Kong is very, very big. He is 337 feet tall, according to statistics released by the film’s official broadcasters, and, although no weight is reported, in his last big-screen appearance – Kong: Skull Island 2017, set in 1973, before Kong reached adulthood – he was said 158 Weighing tons at a height of 104 feet. It has tripled in that time. Assuming his proportions have stayed largely the same, that means a likely 27-fold weight gain, which now puts him somewhere in the 4,226 ton region. A 350-pound gorilla poops several times a day, each weighing about 0.0016 percent of the animal’s body weight. If Kong does that too, we should expect 6.6 tons of shit. We look at five poops a day, each of which weighs more than an Apache helicopter.
And Kong won’t even look for a skyscraper to hide behind! Unlike some species of monkeys – Dr. Hobaiter tells us that chimpanzees, for example, don’t like to be watched while they defecate – gorillas aren’t fussy about where they poo.
The challenger: Godzilla
What about Godzilla? “I think we can look at the reptilian kingdom to think about what Godzilla’s feces might look like,” says Dr. David A. Steen, reptile and amphibious research director at the Fish and Wildlife Research Institute and author of Secrets Of Snakes, told Mental Floss. “Let’s say Godzilla is most similar to a giant carnivorous lizard, like a monitor lizard – a group of animals that includes Komodo dragons, the largest living lizard. These lizards will eat large but infrequent meals and may toss the indigestible parts like horns and hair in the air and poop out the leftovers. “
Lizards are capable of dropping mind-boggling poop. Everyone remembers where they were in 2020 when they heard of the curly-tailed lizard in Florida that was graciously ripped from its misery when it carried a thick droppings that made up 78.5 percent of its body weight, but it was an extreme case. If Godzilla – 393 feet tall and 99.6 tons – had that much poop in him, he certainly wouldn’t be walking upright.

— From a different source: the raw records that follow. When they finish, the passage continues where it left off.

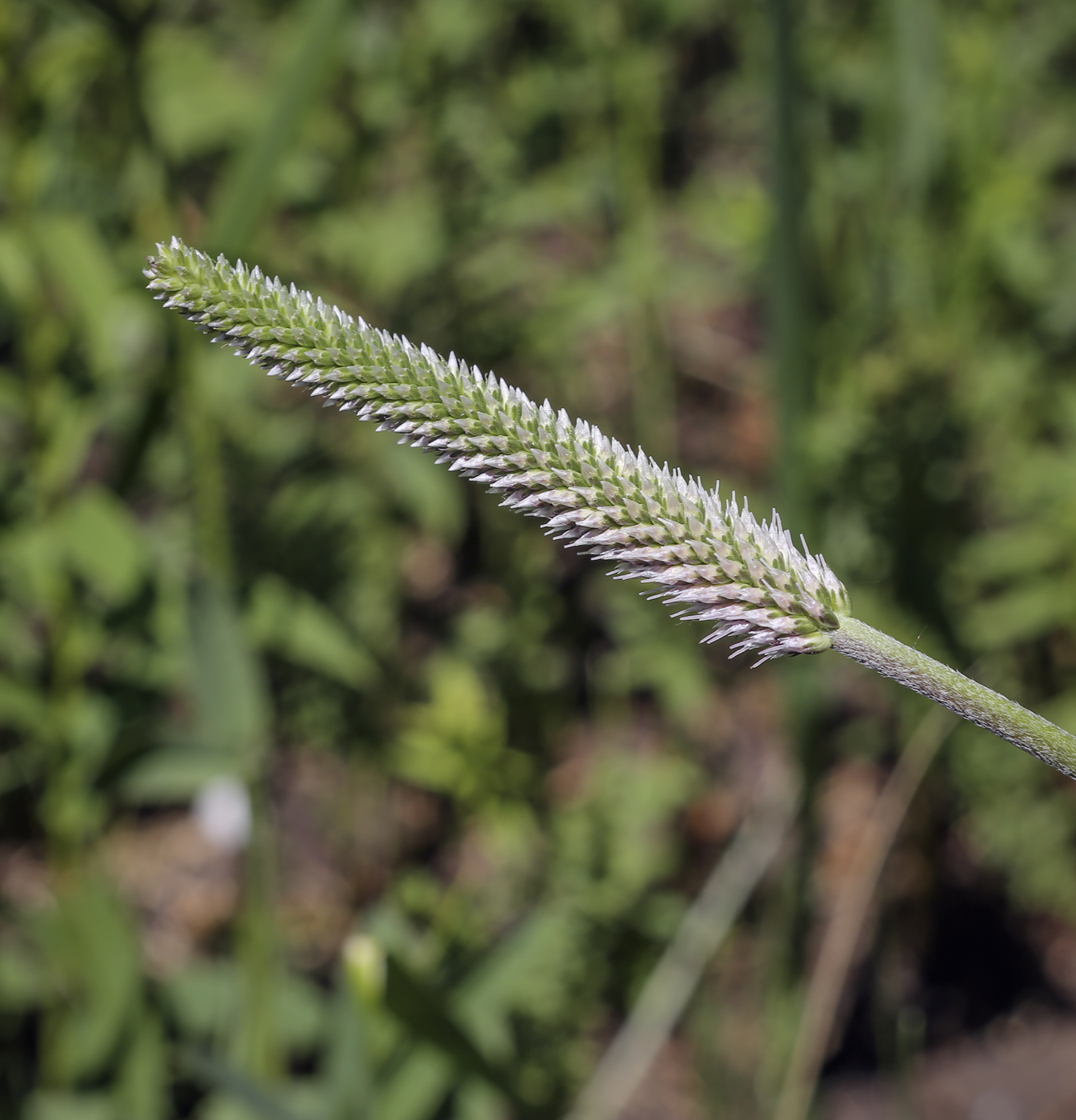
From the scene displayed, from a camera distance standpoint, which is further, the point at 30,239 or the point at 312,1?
the point at 30,239

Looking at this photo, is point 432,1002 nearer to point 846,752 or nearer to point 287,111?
point 287,111

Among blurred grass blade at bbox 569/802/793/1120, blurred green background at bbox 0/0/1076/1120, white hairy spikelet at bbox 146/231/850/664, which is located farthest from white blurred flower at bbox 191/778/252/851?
white hairy spikelet at bbox 146/231/850/664

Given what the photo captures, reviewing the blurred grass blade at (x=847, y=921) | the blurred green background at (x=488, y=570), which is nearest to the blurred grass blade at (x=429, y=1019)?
the blurred green background at (x=488, y=570)

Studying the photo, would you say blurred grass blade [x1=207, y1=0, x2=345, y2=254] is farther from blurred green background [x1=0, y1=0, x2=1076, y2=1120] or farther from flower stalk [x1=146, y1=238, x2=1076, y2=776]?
flower stalk [x1=146, y1=238, x2=1076, y2=776]

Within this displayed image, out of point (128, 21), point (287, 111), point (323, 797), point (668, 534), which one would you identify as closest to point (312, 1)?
point (287, 111)

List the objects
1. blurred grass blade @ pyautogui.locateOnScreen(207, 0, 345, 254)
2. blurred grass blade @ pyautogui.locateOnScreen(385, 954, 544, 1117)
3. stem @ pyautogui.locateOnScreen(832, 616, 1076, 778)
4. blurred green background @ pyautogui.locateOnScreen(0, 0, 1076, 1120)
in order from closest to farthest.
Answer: stem @ pyautogui.locateOnScreen(832, 616, 1076, 778) → blurred grass blade @ pyautogui.locateOnScreen(385, 954, 544, 1117) → blurred grass blade @ pyautogui.locateOnScreen(207, 0, 345, 254) → blurred green background @ pyautogui.locateOnScreen(0, 0, 1076, 1120)

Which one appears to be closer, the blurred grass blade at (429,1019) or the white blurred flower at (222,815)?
the blurred grass blade at (429,1019)

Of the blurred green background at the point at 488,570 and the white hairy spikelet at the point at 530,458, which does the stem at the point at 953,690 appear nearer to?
the white hairy spikelet at the point at 530,458
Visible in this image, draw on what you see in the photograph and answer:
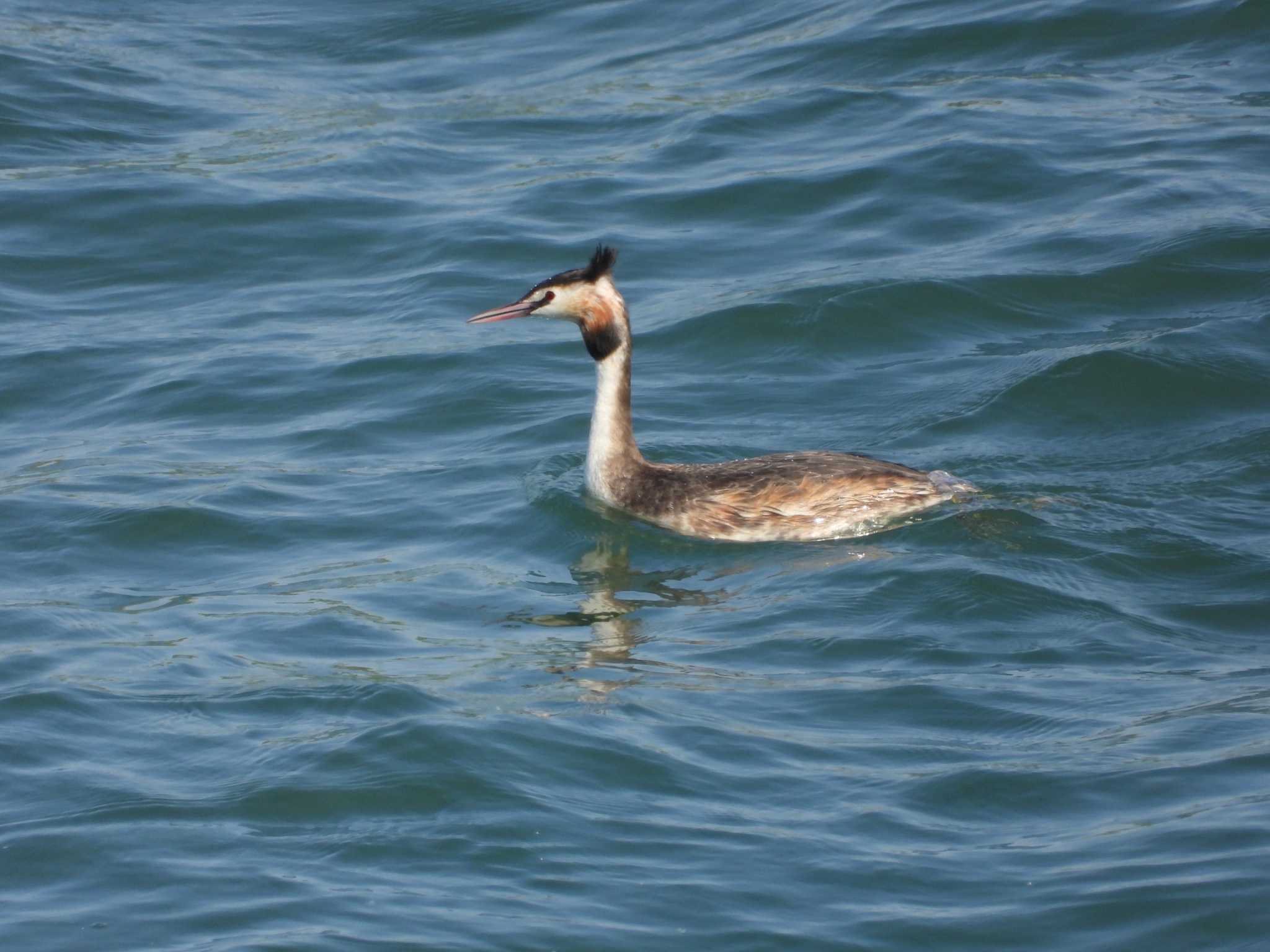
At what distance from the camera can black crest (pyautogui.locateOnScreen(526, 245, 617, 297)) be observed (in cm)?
1057

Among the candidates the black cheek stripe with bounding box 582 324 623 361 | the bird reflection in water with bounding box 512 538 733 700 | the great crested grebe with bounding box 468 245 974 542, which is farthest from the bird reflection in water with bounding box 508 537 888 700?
the black cheek stripe with bounding box 582 324 623 361

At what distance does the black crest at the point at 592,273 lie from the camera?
10570 millimetres

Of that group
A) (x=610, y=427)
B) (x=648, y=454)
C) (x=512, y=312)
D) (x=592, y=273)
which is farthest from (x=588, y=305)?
(x=648, y=454)

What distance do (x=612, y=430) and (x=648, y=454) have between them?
988 mm

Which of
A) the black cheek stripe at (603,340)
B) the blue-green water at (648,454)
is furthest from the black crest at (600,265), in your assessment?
the blue-green water at (648,454)

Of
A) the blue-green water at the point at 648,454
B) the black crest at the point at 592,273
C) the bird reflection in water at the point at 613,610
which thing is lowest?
the bird reflection in water at the point at 613,610

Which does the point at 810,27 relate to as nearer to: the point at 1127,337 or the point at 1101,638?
the point at 1127,337

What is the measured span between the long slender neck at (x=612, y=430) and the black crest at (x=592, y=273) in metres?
0.50

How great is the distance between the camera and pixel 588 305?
1080 cm

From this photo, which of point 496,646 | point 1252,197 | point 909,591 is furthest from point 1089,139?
point 496,646

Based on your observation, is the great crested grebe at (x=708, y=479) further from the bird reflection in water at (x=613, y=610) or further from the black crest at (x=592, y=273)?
the bird reflection in water at (x=613, y=610)

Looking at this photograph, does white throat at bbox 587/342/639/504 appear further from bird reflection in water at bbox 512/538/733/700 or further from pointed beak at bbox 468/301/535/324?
pointed beak at bbox 468/301/535/324

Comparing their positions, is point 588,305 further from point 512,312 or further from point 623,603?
point 623,603

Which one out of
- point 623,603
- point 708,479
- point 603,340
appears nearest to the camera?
point 623,603
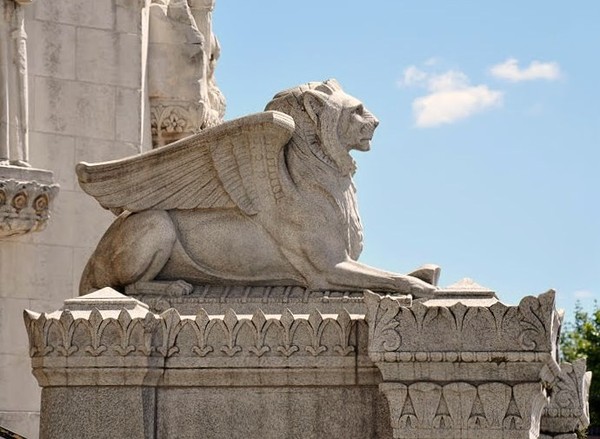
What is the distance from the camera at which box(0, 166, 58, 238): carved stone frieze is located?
67.8 ft

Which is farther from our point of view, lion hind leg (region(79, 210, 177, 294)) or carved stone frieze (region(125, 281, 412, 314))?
lion hind leg (region(79, 210, 177, 294))

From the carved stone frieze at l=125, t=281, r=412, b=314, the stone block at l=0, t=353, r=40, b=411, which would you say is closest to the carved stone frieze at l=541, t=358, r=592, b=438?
the carved stone frieze at l=125, t=281, r=412, b=314

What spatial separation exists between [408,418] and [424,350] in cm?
56

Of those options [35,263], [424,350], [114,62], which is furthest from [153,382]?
[114,62]

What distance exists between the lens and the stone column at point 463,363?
13.2 m

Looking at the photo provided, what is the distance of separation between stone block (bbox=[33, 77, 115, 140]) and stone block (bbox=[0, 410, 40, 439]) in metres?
3.70

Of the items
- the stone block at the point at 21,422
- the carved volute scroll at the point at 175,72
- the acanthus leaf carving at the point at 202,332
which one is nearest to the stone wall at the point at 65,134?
the stone block at the point at 21,422

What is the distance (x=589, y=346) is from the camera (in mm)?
55656

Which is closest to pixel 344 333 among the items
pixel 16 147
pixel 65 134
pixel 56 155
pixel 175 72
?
pixel 16 147

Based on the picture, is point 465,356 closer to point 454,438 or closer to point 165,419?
point 454,438

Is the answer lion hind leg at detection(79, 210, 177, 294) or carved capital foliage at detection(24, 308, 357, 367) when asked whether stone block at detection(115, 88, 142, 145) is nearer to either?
lion hind leg at detection(79, 210, 177, 294)

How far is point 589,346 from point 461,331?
142 feet

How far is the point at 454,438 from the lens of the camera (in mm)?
13312

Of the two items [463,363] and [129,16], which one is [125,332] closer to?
[463,363]
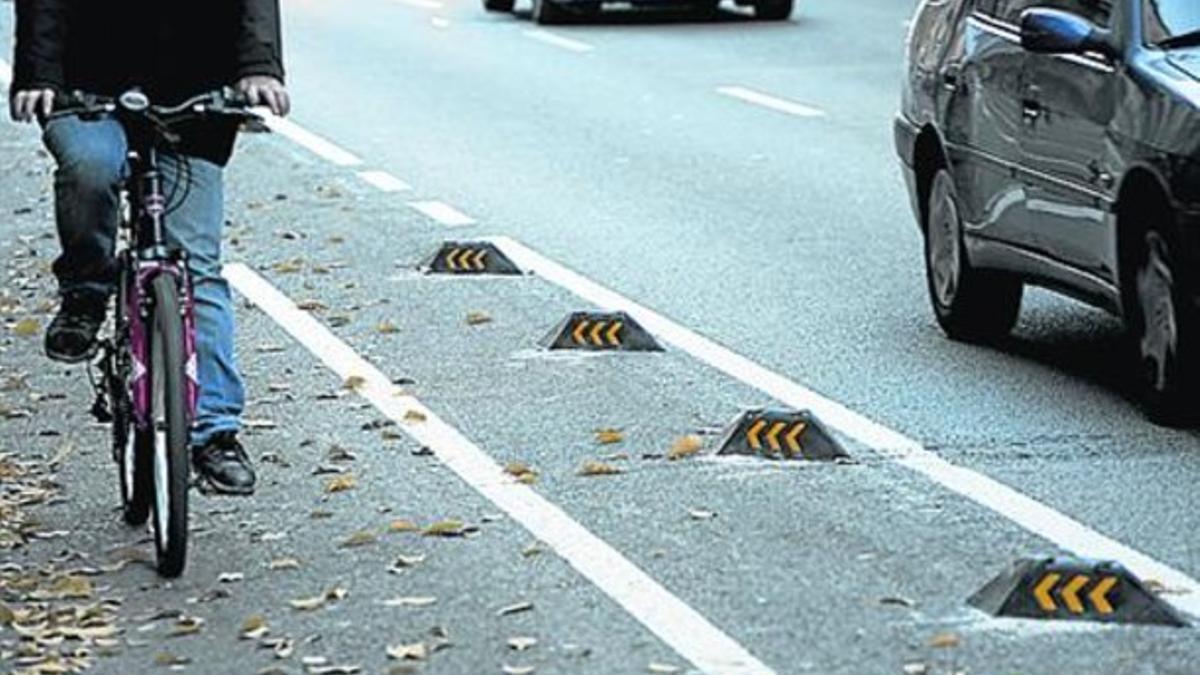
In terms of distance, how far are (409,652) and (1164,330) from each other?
3594 millimetres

Lizard poops are not like humans. “We get rid of our nitrogenous wastes through urine, but reptiles don’t, they produce uric acid,” explains Dr. Steen. “This uric acid is usually relatively solid and white and appears as part of the feces.” To a layperson, the fecal matter of a Komodo dragon looks a bit like bird droppings – dark chunks in a white ball.
“Godzilla is a marine animal, so let’s assume he eats fish and various other creatures with soft or hairless bones,” says Dr. Steen. “I would think his poop would be more slimy and watery than solid pieces. Anyone who has previously kept a large lizard or snake as a pet knows that they often relieve themselves in their water bowl. So I’d expect Godzilla to take care of business while he’s in hiding, resulting in a big oily slick. “
And the winner is …
The stool frequency is difficult to train. It is known that Komodo dragons, cold-blooded creatures with a slow metabolism, poop only about 12 times a year. If that’s the case with Godzilla, it’s a big stinky gold medal for Kong. In the world of paleontology, however, there is a debate about whether larger dinosaurs were really cold-blooded (ectothermic) or warm-blooded (endothermic). A 2014 Nature paper assumes that they are somewhere in between and shape the term mesothermal. (Studying the body temperature of really large animals is gleefully referred to as gigantothermia.)
Even with a metabolic rate significantly faster than a Komodo dragon – and the ability to breathe fire suggests a pretty insane biology – Godzilla’s poo frequency is likely significantly lower than Kong’s. That said, if they have a day to poop as much as they want, the gorilla will leave the lizard in the dust.
But let’s be honest: If Godzilla really does a “Who can make the biggest poop?” Competition, the real winner would be cinema.